Temperature down-shift experiments show that anastomosis can be delayed with no apparent consequence to the plexus formation. While wild-type fish (A–C) always complete anastomosis successfully and develop normal plexuses in these experiments, most regenerating vessels in reg6 mutants (D–F) had failed to complete formation of anastomotic bridges (D) at the time of shift (26 hpa) (yellow arrowheads point out the absence of anastomotic bridge at amputation plane; also see Table 1). (E) Although the vessels developed small bulbs at the distal ends (yellow arrows), they were able to form anastomotic bridges at a more distal position (white arrow) 12 hps. (F) These vessels developed normal plexuses within 2 days after shift to the permissive temperature. hps, h postshift. Red arrow, amputation plane; yellow arrow, swollen vessels; double-headed arrow, plexus. Scale bar, 100 μm.

Regenerating vessels in reg6 mutants show defects in branching. Time-lapse images from regenerating vessels of reg6;TG(fli1:EGFP)^y1 show defects in branching. (A) At 32 hpa (33°C), the regenerating vessels in reg6 mutants grow out with few branches and develop small bulbs at distal ends of individual arteries and veins (red and yellow arrows). These bulbs continue to grow through 35 hpa (B) and then form enlarged blisters a few hours later (C, red and yellow arrows) with fewer branches than wild type (also see Table 1). Note vessels denoted by red arrows fuse, while vessels denoted by yellow arrows remain distinct. Scale bar, 100 μm.

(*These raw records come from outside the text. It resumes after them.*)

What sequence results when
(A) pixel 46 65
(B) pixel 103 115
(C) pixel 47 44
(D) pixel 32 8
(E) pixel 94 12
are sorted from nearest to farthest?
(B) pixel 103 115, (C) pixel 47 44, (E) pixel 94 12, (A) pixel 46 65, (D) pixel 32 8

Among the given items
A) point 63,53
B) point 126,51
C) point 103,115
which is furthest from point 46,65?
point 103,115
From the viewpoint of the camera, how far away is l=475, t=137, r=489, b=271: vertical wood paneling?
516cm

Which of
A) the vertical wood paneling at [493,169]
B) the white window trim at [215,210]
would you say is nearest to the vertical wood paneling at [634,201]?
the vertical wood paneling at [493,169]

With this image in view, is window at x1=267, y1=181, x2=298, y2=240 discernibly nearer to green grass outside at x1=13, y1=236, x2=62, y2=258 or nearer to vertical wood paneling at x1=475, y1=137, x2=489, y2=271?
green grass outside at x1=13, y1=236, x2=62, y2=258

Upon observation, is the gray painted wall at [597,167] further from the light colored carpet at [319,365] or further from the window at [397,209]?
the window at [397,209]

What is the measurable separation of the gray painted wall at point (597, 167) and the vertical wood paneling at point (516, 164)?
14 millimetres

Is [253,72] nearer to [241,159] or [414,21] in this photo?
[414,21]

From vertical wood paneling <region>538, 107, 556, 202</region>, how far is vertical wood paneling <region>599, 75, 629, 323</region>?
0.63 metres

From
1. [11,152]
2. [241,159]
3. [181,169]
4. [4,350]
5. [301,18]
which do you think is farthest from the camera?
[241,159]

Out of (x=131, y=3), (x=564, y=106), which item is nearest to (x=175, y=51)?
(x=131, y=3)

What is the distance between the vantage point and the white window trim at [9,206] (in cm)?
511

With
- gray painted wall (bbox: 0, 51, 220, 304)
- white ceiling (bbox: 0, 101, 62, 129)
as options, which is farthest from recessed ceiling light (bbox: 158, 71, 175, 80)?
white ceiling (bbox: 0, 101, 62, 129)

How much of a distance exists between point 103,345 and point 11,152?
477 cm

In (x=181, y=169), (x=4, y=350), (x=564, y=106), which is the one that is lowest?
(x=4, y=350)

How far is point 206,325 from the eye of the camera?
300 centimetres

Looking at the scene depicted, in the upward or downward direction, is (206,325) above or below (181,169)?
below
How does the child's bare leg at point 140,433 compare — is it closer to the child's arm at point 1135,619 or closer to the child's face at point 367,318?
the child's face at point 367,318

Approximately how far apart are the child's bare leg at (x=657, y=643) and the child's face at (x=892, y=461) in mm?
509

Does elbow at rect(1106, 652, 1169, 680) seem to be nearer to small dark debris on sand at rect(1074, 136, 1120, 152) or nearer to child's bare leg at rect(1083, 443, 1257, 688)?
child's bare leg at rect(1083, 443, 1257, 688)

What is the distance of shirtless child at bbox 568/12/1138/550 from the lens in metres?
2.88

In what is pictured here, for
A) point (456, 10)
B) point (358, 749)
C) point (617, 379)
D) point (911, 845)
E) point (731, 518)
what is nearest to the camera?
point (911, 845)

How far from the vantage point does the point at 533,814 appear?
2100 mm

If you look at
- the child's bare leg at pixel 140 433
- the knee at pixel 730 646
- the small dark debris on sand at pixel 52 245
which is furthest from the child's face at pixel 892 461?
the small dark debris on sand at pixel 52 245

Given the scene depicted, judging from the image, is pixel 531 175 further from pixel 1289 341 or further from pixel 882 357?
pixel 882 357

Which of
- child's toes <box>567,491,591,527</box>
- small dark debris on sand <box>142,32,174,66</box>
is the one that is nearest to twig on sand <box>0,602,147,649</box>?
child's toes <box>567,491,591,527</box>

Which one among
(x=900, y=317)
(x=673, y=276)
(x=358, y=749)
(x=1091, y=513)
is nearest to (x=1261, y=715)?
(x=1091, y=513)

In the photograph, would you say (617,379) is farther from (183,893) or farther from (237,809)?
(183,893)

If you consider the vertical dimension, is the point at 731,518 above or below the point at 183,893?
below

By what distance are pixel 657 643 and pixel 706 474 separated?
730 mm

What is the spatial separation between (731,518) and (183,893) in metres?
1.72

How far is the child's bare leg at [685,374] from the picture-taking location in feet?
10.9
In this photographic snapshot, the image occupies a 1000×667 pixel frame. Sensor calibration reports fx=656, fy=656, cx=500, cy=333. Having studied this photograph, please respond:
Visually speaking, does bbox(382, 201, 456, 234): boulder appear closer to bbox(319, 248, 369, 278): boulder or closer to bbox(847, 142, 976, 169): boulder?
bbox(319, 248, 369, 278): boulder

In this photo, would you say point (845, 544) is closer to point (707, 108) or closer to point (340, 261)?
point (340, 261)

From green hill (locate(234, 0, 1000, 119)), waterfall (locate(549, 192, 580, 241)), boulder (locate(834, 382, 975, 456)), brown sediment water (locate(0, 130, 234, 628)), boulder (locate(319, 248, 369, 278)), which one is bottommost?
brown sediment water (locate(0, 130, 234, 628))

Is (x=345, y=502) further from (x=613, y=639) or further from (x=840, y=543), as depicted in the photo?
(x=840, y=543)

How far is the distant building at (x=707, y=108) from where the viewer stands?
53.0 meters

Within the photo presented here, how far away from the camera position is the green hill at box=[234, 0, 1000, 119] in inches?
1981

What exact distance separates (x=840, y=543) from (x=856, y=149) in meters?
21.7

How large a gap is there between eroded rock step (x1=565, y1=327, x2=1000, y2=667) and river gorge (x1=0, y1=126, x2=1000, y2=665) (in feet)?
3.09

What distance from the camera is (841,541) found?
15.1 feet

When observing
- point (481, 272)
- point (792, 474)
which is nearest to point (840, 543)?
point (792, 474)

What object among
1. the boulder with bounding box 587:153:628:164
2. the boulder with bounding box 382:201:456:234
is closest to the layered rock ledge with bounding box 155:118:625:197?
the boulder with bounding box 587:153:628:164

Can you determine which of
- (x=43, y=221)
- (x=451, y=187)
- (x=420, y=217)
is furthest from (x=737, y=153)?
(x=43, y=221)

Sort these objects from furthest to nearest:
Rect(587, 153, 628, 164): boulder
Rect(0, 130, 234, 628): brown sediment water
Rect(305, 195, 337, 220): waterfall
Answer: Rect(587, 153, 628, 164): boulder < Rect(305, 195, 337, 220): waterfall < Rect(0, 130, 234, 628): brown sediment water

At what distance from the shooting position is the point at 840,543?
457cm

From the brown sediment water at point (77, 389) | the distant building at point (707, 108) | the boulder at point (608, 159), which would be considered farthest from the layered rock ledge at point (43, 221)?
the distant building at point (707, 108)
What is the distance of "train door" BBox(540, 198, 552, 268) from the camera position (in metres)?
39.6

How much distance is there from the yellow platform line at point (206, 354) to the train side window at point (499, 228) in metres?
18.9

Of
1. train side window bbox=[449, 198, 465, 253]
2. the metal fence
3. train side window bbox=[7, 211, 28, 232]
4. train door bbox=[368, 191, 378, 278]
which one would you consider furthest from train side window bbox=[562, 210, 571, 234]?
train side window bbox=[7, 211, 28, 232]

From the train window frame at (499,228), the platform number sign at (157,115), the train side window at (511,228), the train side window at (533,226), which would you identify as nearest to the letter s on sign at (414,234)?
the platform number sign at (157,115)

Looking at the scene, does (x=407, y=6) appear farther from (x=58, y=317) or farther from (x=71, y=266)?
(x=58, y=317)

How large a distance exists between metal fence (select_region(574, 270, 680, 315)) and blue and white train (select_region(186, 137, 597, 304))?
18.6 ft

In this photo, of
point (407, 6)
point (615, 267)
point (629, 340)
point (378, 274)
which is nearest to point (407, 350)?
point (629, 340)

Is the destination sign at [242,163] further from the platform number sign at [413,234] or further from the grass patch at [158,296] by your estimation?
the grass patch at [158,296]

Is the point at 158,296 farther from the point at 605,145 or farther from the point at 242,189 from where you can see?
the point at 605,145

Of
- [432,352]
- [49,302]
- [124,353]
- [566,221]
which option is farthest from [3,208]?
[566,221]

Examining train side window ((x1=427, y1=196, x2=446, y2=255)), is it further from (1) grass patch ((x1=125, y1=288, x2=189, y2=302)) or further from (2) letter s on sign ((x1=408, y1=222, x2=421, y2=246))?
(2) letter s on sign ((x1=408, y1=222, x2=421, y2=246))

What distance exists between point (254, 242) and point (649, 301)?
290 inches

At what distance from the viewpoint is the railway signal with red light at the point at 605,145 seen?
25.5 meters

Branching defects in developing caudal veins in reg6 embryos. (A) A wild-type TG(fli1:EGFP)^y1 embryo at 30 h postfertilization (hpf) (33°C) shows numerous branches (yellow arrows) in the developing caudal vein. (B) These branches develop into a plexus within a few hours and the plexus persists for several days during embryogenesis (a 40-hpf embryo is shown). (C) Bright field image of (B). (D) The developing caudal vein in reg6;TG(fli1:EGFP)^y1 embryo at 30 hpf (33°C) shows fewer branches (yellow arrow) and a developing sinus (red arrow). (E) By 40 hpf, the developing caudal veins in reg6;TG(fli1:EGFP)^y1 embryos become swollen and form a sinus (red arrow). (F) Bright field image of (E); red arrow, developing sinus. Anterior to the left and dorsal up. hpf, hour post fertilization. Scale bars, 100 μm.